WORKING DATA Start Marker
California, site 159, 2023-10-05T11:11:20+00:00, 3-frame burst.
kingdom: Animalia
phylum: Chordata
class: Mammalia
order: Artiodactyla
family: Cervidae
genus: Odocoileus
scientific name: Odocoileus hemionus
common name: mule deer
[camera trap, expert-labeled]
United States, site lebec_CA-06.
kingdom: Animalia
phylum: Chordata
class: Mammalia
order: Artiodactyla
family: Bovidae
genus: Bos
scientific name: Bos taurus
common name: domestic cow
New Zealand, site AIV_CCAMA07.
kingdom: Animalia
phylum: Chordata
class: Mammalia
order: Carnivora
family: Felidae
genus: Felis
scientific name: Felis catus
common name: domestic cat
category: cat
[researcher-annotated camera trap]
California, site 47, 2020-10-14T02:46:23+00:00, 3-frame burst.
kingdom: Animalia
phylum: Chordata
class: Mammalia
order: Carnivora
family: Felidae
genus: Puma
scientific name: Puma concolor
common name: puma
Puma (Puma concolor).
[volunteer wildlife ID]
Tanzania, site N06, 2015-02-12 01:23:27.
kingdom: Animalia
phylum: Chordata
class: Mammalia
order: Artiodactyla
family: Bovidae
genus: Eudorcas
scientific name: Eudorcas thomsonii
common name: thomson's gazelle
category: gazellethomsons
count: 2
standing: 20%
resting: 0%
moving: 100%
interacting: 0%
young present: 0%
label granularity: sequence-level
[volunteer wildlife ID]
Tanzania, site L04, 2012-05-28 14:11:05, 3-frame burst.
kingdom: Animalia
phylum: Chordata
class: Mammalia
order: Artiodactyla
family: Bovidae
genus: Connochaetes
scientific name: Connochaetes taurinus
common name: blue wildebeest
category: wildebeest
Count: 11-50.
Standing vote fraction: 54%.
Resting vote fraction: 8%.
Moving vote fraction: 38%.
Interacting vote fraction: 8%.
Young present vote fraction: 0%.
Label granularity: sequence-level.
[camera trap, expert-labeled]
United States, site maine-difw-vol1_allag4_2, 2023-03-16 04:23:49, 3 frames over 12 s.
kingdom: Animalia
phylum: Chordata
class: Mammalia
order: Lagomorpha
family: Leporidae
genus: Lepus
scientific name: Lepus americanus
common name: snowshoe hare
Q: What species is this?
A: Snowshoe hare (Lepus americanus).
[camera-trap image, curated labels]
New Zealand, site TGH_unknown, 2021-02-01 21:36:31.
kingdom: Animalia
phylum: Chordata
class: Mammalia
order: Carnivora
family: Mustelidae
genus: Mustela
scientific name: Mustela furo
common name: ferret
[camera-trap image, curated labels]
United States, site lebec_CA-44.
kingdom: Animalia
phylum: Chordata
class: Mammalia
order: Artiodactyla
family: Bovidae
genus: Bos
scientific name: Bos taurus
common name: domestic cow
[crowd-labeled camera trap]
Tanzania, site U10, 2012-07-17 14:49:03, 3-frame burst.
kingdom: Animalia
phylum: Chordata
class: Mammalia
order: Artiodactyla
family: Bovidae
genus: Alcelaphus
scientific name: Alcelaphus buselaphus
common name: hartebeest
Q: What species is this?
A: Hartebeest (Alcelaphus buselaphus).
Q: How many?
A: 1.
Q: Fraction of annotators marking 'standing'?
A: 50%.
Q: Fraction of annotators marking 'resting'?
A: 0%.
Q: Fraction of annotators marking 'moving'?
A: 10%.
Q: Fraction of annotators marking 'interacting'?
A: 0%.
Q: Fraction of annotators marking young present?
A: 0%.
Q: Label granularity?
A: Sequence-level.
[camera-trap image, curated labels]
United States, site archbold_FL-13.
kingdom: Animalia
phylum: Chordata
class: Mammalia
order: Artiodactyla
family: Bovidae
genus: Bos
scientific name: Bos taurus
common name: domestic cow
WORKING DATA End Marker
Throughout the data above, copy all lines where the word "annotators" is found.

▶ _FINISHED TASK_:
Q: Fraction of annotators marking 'standing'?
Q: Fraction of annotators marking 'resting'?
Q: Fraction of annotators marking 'moving'?
Q: Fraction of annotators marking 'interacting'?
Q: Fraction of annotators marking young present?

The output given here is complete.